Quello di Scorzè non è un rallysprint come tutti gli altri. L'atmosfera è particolare, genuina, e l'attrazione per le prove speciali è piuttosto forte. Lo dimostra il calore del pubblico, appassionato e non, che accorre ogni anno nel comune a venti minuti da Venezia, dove sgorga e viene imbottigliata una nota acqua minerale. Champagne e, ovvio, coppa del vincitore, sono andati al vicentino Andrea Dal Ponte, ma gli occhi erano puntati tutti su un apripista d'eccezione, Jean Ragnotti, coadiuvato per l'occasione da Dario d'Esposito.

Inevitabile, quindi, una vera e propria invasione a Scorzè, cittadina di diciannove mila anime in fondo alla pianura Padana. Dove il rally è l'evento dell'anno e per questo si mette l'abito buono. Quello delle grandi occasioni. Due anni fa a scaldare i fans, numerosi, sulle prove speciali c'era Gigi Galli, dodici mesi or sono Andrea Dallavilla, quest'anno "il signore dei traversi". Uomo immagine Renault, capace di improbabili testacoda pure nel temibile Eau Rouge di Spa-Francorchamps.

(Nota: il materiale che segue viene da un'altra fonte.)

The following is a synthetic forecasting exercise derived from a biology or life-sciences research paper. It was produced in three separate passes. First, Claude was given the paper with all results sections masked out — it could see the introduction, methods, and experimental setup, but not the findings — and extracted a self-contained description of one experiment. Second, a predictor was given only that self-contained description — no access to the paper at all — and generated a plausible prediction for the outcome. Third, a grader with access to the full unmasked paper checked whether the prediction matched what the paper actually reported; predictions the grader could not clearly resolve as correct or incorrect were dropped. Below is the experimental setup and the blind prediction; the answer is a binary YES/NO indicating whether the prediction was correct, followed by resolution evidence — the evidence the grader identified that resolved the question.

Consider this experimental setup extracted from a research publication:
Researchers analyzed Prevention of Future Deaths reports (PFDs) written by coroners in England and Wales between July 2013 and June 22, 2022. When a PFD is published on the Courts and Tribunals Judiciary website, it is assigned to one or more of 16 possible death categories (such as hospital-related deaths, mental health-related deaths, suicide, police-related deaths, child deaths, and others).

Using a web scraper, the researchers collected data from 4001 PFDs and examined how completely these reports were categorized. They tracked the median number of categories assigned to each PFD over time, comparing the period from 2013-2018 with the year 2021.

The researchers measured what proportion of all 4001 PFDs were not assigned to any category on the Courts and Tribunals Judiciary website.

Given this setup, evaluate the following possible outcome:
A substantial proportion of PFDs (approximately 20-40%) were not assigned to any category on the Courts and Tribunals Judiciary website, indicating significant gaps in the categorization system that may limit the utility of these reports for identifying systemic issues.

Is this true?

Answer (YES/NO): NO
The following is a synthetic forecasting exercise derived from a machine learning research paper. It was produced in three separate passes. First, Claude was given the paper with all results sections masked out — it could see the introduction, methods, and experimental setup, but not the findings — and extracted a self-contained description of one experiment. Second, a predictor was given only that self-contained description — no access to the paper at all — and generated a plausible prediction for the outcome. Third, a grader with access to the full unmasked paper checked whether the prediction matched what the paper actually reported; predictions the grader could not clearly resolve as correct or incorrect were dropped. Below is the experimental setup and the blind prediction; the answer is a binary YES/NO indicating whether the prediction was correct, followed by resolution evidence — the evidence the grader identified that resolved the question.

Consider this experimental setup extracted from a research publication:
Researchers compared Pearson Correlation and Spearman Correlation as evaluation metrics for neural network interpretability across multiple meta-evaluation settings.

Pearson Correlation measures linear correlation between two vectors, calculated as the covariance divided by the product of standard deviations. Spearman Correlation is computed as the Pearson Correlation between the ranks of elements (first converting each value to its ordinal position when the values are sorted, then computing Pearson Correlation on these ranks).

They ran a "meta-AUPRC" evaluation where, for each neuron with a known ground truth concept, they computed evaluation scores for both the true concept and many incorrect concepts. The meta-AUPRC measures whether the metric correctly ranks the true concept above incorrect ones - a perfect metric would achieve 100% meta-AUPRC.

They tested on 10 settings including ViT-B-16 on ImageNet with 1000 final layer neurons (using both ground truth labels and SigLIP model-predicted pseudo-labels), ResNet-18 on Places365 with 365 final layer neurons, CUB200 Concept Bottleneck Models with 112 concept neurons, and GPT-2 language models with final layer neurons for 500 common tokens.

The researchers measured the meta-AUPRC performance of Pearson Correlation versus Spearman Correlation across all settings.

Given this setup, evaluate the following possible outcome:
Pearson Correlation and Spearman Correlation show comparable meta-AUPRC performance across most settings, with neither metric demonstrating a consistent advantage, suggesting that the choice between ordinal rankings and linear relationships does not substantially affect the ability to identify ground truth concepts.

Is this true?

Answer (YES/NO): NO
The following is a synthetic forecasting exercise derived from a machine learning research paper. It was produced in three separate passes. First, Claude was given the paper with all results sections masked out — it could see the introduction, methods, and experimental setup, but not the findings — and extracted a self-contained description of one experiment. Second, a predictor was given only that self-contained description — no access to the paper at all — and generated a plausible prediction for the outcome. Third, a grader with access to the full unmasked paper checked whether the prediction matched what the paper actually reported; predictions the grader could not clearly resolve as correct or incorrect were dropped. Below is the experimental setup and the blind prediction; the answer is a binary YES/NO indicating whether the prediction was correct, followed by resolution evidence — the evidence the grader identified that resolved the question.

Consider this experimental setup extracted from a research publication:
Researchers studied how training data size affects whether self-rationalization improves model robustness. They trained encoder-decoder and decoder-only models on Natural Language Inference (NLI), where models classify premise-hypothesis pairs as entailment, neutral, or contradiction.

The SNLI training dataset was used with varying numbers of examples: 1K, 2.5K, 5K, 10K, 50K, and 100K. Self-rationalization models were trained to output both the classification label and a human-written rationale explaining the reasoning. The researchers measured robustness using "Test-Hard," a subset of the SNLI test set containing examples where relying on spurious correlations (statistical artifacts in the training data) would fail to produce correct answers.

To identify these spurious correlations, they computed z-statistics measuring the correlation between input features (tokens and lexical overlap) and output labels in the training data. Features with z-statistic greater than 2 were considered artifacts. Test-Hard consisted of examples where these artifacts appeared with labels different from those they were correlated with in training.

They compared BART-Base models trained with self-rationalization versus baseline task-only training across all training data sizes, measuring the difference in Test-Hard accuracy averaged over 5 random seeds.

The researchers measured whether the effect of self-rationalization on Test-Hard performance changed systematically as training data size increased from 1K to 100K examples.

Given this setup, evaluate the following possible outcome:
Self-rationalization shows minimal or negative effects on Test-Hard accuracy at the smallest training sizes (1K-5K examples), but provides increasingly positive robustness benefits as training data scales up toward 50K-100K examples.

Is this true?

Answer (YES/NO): NO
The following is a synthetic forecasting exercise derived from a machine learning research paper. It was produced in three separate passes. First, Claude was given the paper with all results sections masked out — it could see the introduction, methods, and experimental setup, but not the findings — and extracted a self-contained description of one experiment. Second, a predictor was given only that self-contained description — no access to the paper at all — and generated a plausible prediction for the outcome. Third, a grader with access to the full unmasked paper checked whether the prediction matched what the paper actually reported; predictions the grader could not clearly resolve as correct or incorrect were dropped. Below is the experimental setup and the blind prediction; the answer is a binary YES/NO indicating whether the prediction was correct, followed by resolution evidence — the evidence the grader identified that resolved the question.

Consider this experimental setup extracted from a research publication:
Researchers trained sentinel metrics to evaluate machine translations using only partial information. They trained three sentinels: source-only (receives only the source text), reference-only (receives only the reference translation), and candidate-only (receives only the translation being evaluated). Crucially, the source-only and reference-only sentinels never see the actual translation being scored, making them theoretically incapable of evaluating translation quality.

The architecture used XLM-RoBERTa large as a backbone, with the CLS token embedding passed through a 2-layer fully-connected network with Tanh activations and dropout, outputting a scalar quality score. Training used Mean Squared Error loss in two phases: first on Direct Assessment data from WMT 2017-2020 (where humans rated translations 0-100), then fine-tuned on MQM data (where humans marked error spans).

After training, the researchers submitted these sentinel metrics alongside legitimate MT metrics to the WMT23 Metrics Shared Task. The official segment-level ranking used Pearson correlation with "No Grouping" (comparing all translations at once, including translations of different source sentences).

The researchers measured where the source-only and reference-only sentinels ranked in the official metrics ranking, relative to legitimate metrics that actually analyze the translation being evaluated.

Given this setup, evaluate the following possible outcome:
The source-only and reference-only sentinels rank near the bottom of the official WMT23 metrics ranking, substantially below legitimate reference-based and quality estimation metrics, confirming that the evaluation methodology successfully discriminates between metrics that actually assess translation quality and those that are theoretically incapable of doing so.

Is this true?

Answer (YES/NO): NO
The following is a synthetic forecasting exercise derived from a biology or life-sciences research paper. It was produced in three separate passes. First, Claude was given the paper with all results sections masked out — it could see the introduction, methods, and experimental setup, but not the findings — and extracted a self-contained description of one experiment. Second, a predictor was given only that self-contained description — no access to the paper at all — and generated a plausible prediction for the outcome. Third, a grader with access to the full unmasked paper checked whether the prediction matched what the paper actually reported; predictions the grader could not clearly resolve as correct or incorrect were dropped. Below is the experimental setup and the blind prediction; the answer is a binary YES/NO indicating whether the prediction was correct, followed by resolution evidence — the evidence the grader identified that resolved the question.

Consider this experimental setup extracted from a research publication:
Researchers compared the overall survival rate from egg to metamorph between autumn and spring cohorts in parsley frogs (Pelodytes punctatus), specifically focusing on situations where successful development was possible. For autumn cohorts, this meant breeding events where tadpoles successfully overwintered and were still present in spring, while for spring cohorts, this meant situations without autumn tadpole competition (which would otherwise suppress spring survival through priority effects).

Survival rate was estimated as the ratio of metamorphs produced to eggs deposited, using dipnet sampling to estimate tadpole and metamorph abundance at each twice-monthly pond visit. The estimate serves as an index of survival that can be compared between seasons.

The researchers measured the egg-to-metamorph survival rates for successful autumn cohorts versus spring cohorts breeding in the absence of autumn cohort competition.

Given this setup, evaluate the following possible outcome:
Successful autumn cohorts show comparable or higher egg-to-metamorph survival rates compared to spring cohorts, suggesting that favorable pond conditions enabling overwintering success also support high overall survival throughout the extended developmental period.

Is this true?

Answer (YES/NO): YES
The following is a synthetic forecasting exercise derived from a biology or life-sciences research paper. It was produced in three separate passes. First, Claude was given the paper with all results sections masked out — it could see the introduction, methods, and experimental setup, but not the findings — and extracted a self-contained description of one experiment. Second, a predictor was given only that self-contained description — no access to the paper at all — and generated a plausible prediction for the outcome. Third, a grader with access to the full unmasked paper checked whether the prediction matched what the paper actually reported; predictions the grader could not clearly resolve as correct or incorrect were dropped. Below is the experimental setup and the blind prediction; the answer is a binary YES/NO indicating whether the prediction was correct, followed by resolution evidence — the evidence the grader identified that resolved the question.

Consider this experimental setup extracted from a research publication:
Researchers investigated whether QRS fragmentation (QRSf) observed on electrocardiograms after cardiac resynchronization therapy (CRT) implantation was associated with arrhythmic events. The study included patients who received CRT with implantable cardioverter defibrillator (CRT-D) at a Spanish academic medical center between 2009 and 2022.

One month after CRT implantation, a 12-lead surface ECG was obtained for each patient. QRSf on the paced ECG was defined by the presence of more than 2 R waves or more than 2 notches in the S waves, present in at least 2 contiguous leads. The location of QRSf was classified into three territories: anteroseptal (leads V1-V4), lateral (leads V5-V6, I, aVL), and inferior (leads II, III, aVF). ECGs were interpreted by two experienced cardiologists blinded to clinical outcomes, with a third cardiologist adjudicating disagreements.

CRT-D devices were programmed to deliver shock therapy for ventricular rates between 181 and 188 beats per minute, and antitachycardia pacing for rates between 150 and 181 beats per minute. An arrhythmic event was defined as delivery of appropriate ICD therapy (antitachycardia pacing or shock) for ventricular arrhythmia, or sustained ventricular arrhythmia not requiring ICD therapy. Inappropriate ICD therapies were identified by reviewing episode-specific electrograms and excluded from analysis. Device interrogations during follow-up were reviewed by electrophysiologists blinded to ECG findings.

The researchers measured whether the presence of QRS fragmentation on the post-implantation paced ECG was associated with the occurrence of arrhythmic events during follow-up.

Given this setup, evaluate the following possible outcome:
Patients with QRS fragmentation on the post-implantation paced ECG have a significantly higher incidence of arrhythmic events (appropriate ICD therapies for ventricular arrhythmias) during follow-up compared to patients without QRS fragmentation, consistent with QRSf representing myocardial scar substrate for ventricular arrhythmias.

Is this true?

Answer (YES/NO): YES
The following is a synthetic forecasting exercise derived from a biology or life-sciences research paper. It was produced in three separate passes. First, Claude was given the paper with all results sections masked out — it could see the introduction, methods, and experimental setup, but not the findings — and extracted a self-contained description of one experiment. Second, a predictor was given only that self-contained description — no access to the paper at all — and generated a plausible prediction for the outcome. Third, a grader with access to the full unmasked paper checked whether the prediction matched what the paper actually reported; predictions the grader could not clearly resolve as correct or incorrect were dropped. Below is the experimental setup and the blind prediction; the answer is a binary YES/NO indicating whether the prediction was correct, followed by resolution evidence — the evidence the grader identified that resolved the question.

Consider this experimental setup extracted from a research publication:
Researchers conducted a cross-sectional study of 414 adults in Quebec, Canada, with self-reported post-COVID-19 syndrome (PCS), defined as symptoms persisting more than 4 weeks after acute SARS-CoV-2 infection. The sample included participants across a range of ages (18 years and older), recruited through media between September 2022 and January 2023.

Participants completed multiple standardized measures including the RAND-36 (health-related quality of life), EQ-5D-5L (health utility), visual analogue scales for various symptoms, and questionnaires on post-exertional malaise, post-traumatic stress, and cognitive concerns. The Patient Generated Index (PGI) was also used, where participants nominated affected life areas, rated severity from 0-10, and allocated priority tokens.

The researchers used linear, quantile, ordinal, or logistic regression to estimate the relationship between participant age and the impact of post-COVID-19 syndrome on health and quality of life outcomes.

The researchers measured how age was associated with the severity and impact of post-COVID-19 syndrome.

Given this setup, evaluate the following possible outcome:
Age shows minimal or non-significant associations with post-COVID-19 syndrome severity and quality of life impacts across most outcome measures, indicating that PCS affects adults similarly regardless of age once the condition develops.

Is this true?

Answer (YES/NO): NO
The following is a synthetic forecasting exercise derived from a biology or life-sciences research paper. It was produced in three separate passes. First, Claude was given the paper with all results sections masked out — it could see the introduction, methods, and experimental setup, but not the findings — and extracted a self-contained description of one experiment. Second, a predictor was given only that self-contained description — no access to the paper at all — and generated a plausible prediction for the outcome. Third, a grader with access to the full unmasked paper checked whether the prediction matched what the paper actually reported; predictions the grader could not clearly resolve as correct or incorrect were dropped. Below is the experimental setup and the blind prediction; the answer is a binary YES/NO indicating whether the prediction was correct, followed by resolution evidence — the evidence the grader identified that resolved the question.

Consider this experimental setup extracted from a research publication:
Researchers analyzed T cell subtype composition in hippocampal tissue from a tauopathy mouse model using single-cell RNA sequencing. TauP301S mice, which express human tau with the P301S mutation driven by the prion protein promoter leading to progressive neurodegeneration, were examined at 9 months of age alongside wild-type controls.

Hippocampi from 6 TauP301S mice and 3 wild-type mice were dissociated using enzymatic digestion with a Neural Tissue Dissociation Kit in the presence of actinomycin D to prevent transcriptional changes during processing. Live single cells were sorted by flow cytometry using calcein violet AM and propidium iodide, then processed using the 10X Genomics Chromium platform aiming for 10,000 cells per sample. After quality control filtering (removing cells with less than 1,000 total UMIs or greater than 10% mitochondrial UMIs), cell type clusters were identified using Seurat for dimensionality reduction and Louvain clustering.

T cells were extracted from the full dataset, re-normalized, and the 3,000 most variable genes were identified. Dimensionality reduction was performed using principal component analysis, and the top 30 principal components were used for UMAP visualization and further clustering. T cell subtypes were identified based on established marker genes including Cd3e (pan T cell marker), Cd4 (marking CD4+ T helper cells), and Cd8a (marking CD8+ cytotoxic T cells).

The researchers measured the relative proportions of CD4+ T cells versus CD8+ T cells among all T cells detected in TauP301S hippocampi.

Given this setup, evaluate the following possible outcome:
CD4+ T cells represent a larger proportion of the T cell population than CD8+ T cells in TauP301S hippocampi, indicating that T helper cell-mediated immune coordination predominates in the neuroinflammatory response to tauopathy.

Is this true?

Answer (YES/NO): NO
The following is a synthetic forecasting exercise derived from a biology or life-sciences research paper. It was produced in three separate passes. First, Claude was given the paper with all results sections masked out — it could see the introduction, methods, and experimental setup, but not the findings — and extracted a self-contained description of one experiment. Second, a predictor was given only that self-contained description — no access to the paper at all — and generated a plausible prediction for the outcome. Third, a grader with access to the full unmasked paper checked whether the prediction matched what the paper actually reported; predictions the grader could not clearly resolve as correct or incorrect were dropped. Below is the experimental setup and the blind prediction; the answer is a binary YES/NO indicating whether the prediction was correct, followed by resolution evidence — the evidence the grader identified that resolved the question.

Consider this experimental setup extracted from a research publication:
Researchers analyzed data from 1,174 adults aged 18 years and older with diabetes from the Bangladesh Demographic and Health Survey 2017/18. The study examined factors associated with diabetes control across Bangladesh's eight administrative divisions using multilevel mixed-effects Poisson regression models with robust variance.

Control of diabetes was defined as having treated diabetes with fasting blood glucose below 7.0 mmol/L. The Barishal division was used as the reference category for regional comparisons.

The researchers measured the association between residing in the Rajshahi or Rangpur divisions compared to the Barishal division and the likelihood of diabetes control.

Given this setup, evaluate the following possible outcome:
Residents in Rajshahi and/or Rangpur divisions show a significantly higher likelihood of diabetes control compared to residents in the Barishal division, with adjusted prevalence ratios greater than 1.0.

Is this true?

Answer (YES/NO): NO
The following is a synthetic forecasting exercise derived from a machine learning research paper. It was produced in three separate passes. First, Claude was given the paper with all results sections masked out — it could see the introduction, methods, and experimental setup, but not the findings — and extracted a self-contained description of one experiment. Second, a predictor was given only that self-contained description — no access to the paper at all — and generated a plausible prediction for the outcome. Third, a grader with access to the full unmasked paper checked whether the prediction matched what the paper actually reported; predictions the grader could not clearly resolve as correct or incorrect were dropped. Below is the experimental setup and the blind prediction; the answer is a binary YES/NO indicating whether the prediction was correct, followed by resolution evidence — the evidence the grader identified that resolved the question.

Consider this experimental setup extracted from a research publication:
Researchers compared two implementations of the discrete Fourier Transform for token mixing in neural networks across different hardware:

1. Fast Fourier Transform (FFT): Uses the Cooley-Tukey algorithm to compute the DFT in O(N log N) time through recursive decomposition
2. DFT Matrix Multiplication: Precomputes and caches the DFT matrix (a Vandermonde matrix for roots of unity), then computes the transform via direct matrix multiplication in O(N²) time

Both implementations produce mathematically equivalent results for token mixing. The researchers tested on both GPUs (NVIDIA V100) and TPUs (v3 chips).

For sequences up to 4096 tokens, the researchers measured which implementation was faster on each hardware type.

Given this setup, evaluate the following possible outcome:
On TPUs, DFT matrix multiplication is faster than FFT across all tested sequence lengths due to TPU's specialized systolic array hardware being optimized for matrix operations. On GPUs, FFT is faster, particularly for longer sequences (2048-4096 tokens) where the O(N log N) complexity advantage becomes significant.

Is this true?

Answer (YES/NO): NO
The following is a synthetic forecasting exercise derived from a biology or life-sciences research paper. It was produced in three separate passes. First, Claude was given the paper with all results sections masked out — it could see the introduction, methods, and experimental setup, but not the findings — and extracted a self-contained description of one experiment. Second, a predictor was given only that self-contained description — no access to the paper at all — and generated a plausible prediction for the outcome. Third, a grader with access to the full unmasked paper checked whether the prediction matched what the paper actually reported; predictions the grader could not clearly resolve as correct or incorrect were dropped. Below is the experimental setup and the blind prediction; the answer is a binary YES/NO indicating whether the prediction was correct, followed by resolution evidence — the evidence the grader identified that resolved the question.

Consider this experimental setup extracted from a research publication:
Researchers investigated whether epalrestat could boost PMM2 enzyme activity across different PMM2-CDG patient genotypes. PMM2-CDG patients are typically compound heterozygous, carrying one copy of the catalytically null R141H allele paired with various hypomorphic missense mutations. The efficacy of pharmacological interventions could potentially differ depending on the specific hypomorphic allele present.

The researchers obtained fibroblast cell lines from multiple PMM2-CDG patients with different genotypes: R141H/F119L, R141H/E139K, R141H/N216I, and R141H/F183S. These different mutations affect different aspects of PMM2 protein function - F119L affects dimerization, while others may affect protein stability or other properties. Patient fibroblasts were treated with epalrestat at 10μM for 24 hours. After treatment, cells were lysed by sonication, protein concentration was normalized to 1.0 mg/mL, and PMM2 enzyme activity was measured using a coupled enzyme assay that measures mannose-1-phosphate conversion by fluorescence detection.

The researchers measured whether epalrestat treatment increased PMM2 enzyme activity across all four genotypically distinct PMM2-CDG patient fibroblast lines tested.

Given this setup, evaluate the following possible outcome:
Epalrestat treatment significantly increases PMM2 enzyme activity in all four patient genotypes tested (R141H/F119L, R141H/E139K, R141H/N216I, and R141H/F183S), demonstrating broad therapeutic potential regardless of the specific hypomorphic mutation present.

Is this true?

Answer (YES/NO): YES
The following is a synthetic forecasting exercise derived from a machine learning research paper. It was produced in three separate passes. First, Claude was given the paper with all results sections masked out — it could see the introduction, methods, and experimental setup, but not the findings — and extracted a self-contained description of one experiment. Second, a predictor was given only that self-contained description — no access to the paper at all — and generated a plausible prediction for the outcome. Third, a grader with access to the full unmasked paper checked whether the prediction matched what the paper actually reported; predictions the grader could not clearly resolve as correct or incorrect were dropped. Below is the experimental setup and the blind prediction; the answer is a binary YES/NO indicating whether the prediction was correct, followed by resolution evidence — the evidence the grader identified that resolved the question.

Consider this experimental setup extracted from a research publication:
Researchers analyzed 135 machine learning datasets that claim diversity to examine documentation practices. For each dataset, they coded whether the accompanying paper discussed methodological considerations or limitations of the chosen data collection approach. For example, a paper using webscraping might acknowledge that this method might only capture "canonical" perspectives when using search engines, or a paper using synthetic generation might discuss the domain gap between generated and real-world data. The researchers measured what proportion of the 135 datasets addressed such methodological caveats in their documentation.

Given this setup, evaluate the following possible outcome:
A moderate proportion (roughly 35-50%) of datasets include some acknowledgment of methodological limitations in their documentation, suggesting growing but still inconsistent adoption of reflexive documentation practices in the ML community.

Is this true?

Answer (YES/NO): NO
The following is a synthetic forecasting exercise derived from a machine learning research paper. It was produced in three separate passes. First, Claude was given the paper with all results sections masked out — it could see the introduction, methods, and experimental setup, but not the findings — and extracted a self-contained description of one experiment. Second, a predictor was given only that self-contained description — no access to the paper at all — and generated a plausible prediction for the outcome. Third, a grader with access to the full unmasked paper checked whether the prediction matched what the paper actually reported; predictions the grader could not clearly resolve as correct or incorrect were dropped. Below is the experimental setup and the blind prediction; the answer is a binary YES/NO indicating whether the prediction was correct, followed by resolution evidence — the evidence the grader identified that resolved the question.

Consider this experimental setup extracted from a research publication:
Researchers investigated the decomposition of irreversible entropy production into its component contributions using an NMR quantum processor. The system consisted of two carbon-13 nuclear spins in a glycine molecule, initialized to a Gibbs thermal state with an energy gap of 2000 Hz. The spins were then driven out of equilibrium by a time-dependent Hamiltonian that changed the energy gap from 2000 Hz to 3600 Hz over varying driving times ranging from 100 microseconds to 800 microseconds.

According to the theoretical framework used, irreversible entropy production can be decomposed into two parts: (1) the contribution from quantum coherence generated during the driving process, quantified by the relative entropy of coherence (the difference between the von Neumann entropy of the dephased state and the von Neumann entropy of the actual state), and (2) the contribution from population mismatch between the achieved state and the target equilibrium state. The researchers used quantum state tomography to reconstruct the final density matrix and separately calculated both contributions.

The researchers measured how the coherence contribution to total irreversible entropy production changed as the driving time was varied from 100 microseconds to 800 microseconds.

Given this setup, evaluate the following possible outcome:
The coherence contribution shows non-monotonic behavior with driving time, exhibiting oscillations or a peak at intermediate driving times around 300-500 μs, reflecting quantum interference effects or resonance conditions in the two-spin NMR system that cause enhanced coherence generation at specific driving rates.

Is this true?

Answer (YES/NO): NO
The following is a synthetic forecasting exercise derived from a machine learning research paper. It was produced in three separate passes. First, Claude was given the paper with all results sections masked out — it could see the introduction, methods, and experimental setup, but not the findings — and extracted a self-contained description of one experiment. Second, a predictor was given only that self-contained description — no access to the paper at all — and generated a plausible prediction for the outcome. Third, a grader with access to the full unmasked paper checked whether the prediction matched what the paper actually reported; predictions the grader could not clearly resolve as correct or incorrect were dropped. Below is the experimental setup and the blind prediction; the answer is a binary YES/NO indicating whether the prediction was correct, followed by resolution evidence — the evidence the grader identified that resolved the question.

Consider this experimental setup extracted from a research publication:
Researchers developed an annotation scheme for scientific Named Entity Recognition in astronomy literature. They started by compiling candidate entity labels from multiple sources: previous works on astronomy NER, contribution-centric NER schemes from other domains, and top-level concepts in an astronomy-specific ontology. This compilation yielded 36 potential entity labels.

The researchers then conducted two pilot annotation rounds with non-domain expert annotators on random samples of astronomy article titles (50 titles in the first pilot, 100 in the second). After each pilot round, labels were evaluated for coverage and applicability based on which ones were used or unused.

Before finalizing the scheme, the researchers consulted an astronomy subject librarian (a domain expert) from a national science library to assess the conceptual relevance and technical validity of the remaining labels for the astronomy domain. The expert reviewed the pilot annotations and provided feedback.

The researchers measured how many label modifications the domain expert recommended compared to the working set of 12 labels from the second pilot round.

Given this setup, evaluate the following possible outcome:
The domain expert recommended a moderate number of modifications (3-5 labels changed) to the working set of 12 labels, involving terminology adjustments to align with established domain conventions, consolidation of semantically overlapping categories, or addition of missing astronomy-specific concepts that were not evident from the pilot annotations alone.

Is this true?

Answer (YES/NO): NO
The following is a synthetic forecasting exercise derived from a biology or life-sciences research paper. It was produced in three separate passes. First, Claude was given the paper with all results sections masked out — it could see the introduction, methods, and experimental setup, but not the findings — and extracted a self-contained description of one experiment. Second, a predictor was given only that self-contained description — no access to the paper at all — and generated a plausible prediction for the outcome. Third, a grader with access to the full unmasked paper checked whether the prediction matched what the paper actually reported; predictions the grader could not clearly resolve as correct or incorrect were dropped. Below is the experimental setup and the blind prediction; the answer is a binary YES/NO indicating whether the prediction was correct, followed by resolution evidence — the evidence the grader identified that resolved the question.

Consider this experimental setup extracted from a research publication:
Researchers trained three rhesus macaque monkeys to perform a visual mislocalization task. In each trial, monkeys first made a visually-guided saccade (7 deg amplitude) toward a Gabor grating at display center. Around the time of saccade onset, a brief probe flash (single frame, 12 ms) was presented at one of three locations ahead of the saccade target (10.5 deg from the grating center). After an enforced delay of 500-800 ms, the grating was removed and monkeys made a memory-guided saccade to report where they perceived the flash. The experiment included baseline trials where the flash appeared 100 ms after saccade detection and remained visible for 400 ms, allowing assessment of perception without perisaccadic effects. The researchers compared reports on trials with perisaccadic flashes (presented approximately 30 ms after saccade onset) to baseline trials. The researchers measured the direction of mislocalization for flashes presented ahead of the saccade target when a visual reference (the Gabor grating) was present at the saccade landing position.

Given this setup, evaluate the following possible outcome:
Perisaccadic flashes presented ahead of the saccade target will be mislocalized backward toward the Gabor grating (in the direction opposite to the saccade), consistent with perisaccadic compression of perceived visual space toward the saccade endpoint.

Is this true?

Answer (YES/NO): YES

Non ha smentito la sua fama, ma neppure la sua stravaganza. "A un minuto dalla partenza" – confida Dario d'Esposito – "firmava autografi a tutti, anche a un bambino di 4 anni che ha conosciuto con il padre le sue gesta su YouTube. Poi, casco in testa e sottocasco al contrario, qualche traverso sui tratti cronometrati. Un vero spettacolo!" Tanto che, durante la festa pre-rally il sabato sera, "a mezzanotte lo abbiamo dovuto portare via di forza, perché continuava a firmare autografi e fare foto con gli appassionati".
Spettacolare e disponibile, un vero charmant.